ソロピアノの可能性を拡げた
キース・ジャレットの
『ケルン・コンサート』

『The Köln Concert』('75)/Keith Jarrett

『The Köln Concert』('75)/Keith Jarrett

ピアノ1台のみの演奏はリスナー側に真剣に向き合う気がなければ、単調に流れてしまいやすいフォーマットではないだろうか。かつて、音楽が消費物でなかった60年代〜70年代中頃に日本各地に存在したジャズ喫茶では、重厚なソロピアノ作品であるダラー・ブランドの『アフリカン・ピアノ』(‘73)がリクエストされ続けたことはあるが、通勤や通学途中にイヤフォンやヘッドフォンで気軽に聴くような性質の音楽ではない。かといって、同じソロピアノでもジョージ・ウィンストンあたりになると雰囲気を楽しむBGM的な聴きかたが正しいような気もする。今回紹介するキース・ジャレットの2枚組(LP発売時)大作『ケルン・コンサート』(I75)はライヴでの即興演奏を収めた作品だ。キースはジャズ出身ではあるが、ここでの演奏は張りつめた緊張感とリリシズムにあふれた現代音楽のような独自のサウンドが繰り広げられている。本作はジャズ系のアルバムとしては異例の全世界で400万枚を超えるセールスとなった。

ロックの隆盛とジャズの衰退

R&Bやロックンロールの誕生を皮切りに、ボブ・ディランやビートルズが登場した60年代初頭あたりからポピュラー音楽界は革命的な進化を遂げる。それまで隆盛を誇っていたポップスやジャズの人気に翳りが見えはじめ、大手レコード会社は生き残りをかけてジャズからロックへと大胆にシフトしていくことになる。60年代後半〜70年代初頭には『イージー・ライダー』(‘69)、『明日に向かって撃て!』(’69)、『真夜中のカーボーイ』(‘70)、『いちご白書』(‘70)、『バニシング・ポイント』(71)など、フォークやロックを前面にフィーチャーしたアメリカンニューシネマの世界的流行で、ロックは若者を代弁する音楽となる。

マイルス・デイビスのエレクトリック化

60年代後半、クリームやグレイトフル・デッドといったサイケデリックロックやニューロックの人気グループはジャズの方法論(特にアドリブ)を取り入れることでロックを進化させ、BS&T、シカゴ、イフ、ブライアン・オーガーらのようなアーティストたちは、よりジャズに近いジャズロックを生み出していた。ジャズサイドのアーティストたちもそれに対して、ロックの8ビートを取り入れたり、ロックフェスに参加したりするなど、ロックに興味を示す者も少なくなかった。

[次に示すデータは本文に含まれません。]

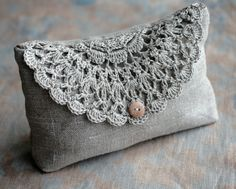 Linen clutch, pouch, purse, makeup bag -- crocheted detail closure. $35.00, via Etsy.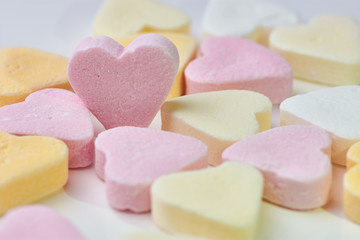 macro color photo of candy hearts lying on white background, one pink heart is standing, copy space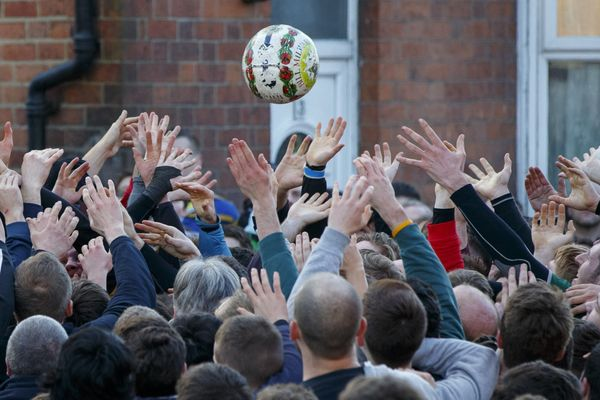 Rival teams 'Up'ards' and 'Down'ards' battle for the ball during the second day of the Royal Shrovetide Football match in Ash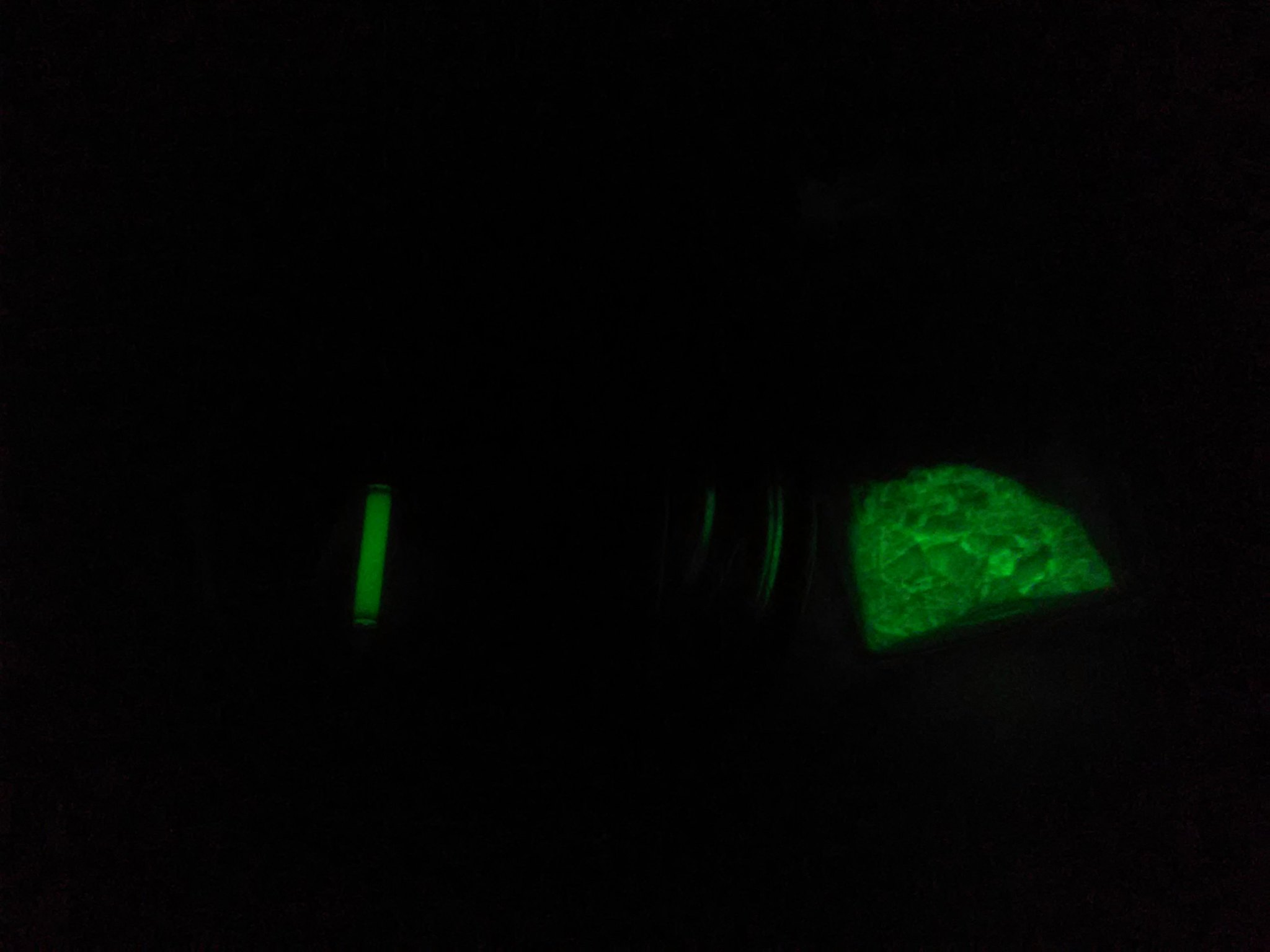Tritium vial left glow powder right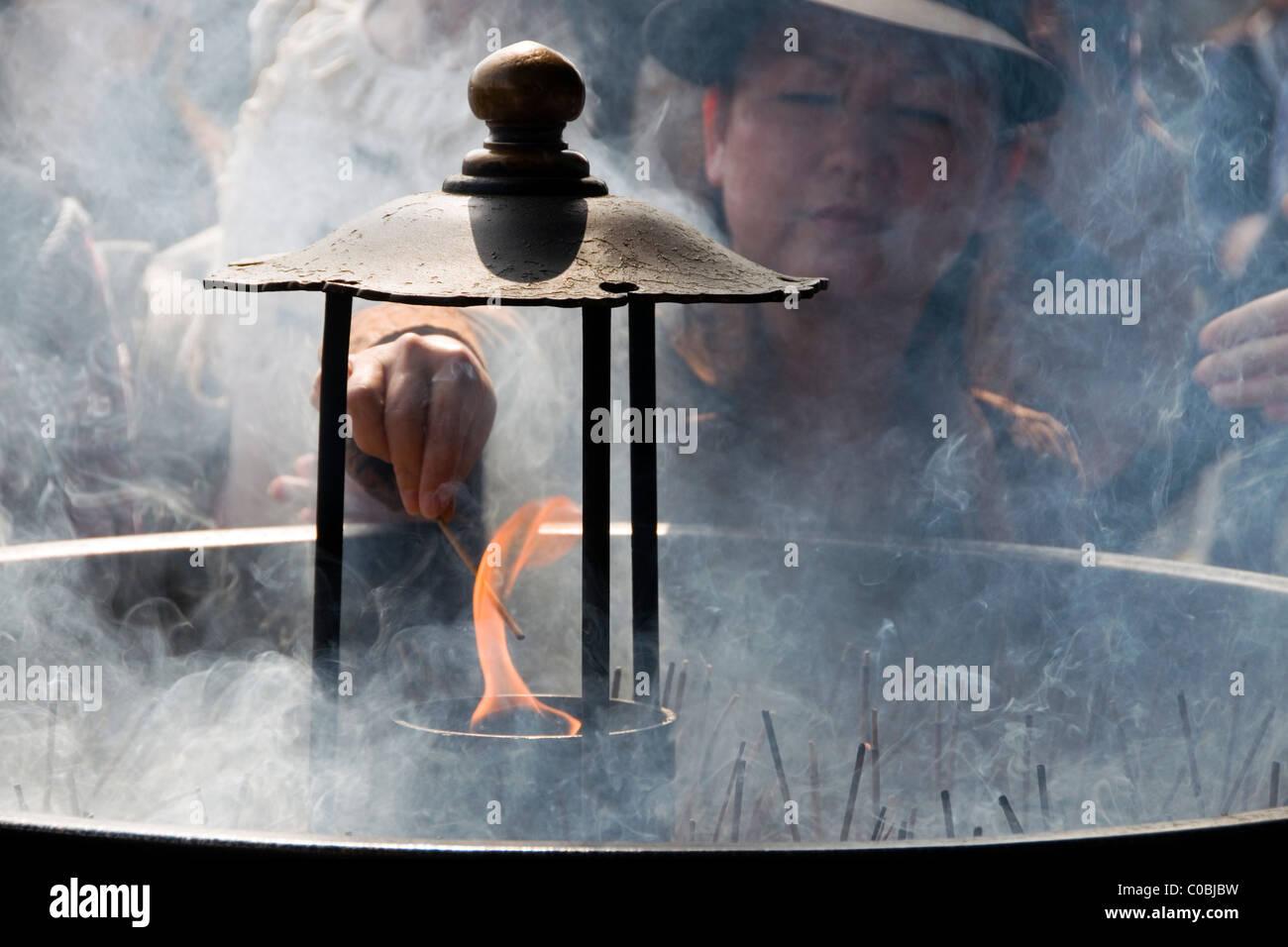 Woman burning incense for ritual purification before visiting the Great Buddha at Tōdai-ji, Nara, Japan - Stock Image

中でも、マイルス・デイビスが68年にリリースした『マイルス・イン・ザ・スカイ』では、8ビートの導入と楽器のエレクトリック化を図っている。70年にはロック界にも大きな影響を与えた2枚組の大作『ビッチェズ・ブリュー』をリリースし、ロックとジャズのフュージョンを成し遂げた。このアルバムではチック・コリア、ジョー・ザビヌル、ラリー・ヤングの3人にエレピを弾かせるという画期的なことをやっている。この後、コリアはリターン・トゥ・フォーエバーを、ザビヌルはウェザー・リポートを結成し、それぞれフュージョン黎明期のリーダーとして活躍、マイルスの思考を自分たちなりに昇華させたのである。